Clarence X?: The Black Nationalist Behind Justice Thomas’s Constitutionalism
Justice Clarence Thomas has been on the nation’s highest court for almost twenty years. When he arrived at the Supreme Court, some dismissed him as an intellectual lightweight—someone who simply parroted the views of his jurisprudential master, Justice Antonin Scalia. Court-watchers—intelligent and fair-minded ones, anyway—finally recognize this attack as the unfair caricature that it is. Even scholars who disagree with Justice Thomas now admit that, on important issues ranging from the proper scope of congressional power under the Commerce Clause to the constitutionality of affirmative action, Justice Thomas has written thought-provoking, carefully reasoned opinions.
The opinions of Justice Thomas reflect a jurisprudence that is uniquely his own.
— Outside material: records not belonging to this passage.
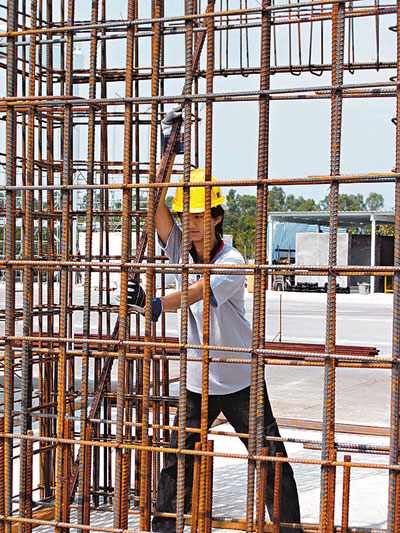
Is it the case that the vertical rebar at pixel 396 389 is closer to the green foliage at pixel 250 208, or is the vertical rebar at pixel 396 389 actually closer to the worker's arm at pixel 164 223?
the worker's arm at pixel 164 223

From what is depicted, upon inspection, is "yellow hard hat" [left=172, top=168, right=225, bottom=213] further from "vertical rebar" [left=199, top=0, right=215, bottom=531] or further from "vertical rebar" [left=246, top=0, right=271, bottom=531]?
"vertical rebar" [left=246, top=0, right=271, bottom=531]

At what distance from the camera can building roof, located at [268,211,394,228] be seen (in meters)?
41.1

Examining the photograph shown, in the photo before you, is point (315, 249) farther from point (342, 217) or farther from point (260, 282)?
point (260, 282)

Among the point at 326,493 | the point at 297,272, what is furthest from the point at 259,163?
the point at 326,493

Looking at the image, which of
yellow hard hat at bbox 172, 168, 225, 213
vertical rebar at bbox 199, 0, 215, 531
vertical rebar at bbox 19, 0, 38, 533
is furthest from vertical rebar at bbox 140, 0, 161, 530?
vertical rebar at bbox 19, 0, 38, 533

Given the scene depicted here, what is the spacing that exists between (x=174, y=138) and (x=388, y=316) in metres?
24.4

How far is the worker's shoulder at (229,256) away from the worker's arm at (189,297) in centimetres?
24

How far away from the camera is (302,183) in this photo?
3578 mm

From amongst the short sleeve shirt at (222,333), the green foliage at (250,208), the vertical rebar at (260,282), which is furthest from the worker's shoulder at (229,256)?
the green foliage at (250,208)

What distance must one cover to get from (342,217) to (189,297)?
4184cm

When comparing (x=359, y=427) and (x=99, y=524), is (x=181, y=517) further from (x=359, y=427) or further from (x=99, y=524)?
(x=359, y=427)

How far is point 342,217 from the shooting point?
45281mm

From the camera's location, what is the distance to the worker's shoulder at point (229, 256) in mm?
4418

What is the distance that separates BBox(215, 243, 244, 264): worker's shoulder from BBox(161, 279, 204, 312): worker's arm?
24 cm
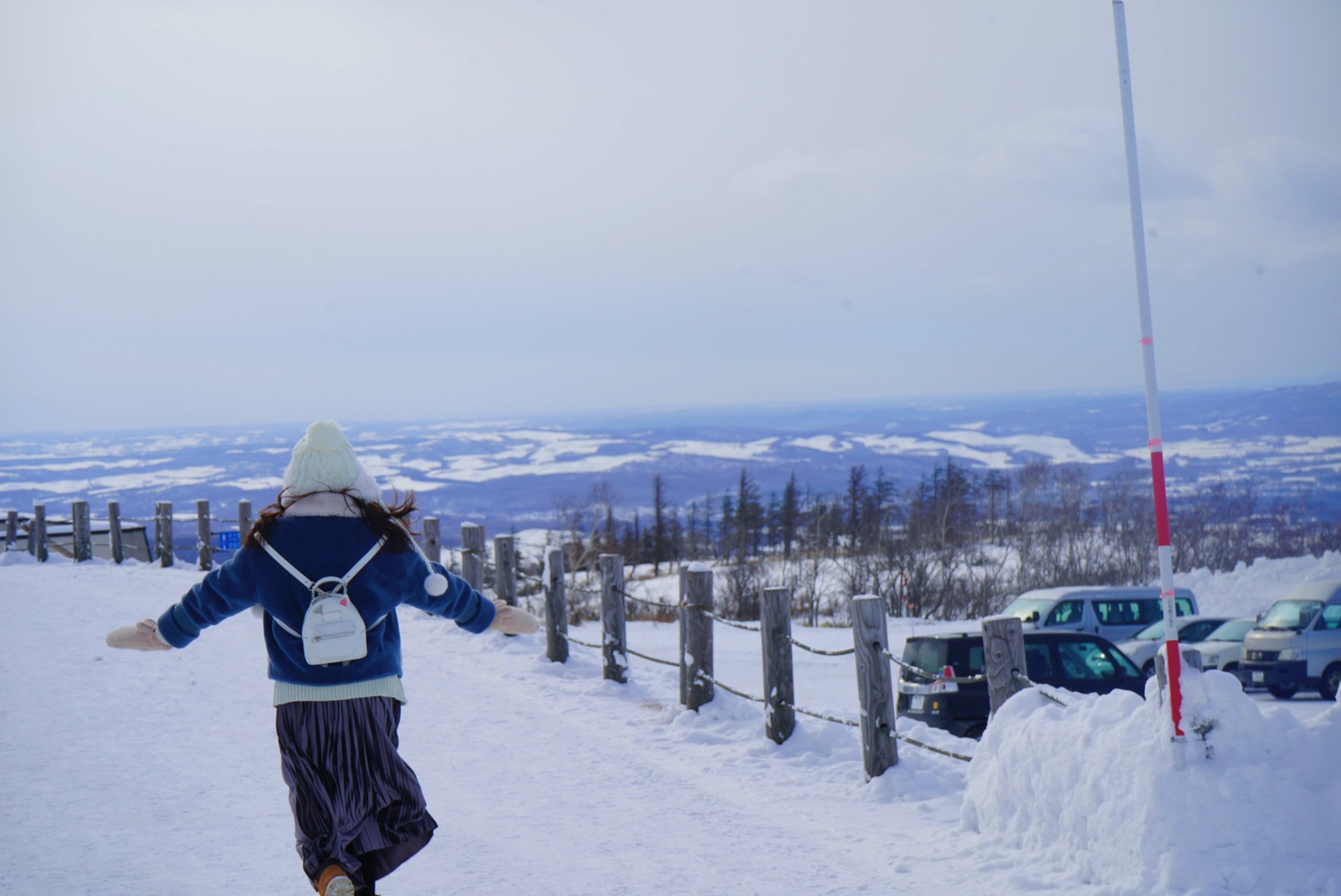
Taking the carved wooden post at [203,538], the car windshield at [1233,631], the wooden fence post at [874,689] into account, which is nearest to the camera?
the wooden fence post at [874,689]

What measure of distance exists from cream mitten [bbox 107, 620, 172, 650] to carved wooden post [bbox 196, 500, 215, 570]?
18.5m

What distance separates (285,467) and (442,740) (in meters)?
4.52

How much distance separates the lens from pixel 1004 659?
589cm

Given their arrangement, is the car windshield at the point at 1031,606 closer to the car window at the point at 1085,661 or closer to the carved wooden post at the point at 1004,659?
the car window at the point at 1085,661

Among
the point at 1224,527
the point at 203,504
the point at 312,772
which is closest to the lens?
the point at 312,772

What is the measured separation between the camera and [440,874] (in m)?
4.93

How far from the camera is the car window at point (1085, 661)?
458 inches

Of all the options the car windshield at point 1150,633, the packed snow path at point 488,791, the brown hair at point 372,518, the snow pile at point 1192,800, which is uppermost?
the brown hair at point 372,518

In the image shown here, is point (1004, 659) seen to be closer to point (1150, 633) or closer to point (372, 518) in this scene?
point (372, 518)

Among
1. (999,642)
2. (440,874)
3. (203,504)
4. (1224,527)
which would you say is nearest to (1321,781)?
(999,642)

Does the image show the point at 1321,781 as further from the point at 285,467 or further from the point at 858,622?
the point at 285,467

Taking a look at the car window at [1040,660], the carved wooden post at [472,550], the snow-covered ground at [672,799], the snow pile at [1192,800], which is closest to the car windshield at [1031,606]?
the car window at [1040,660]

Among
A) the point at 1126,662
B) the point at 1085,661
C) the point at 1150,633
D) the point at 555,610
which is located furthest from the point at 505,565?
the point at 1150,633

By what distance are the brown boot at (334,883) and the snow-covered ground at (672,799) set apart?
3.94 feet
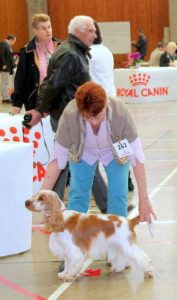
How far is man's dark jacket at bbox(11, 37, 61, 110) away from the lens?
6.32 m

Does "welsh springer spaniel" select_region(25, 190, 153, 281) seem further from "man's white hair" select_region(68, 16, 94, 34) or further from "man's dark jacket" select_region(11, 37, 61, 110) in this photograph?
"man's dark jacket" select_region(11, 37, 61, 110)

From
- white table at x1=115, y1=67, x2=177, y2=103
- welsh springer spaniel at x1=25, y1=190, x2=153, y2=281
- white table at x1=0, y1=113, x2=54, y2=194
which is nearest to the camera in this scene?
welsh springer spaniel at x1=25, y1=190, x2=153, y2=281

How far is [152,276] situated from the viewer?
417 centimetres

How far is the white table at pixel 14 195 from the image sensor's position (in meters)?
4.66

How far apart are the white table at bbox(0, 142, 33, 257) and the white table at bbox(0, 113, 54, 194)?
137 cm

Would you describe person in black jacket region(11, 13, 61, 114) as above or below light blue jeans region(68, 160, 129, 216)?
above

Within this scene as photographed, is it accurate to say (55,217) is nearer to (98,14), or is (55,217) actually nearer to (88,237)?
(88,237)

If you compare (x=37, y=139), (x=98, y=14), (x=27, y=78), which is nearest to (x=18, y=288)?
(x=37, y=139)

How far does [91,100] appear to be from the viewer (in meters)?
3.88

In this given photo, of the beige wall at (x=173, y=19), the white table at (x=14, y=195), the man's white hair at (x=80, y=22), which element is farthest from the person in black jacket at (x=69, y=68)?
the beige wall at (x=173, y=19)

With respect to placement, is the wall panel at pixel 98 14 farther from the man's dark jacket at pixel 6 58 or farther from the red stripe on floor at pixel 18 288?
the red stripe on floor at pixel 18 288

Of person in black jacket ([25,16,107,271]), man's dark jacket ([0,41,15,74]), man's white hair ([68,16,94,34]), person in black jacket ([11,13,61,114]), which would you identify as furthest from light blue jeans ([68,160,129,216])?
man's dark jacket ([0,41,15,74])

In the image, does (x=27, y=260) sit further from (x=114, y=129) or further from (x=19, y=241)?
(x=114, y=129)

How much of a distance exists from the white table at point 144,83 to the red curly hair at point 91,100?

His well-known commitment to textualism and originalism combines with a weak commitment to stare decisis on constitutional questions. This often puts Thomas at odds with Justice Scalia and other Justices who are far more willing to defer to precedents with which they disagree. The most distinctive aspect of Thomas’s jurisprudence, however, involves cases of particular concern to black Americans. In these cases, his originalism and textualism are powerfully supplemented by another -ism—namely, “black nationalism.”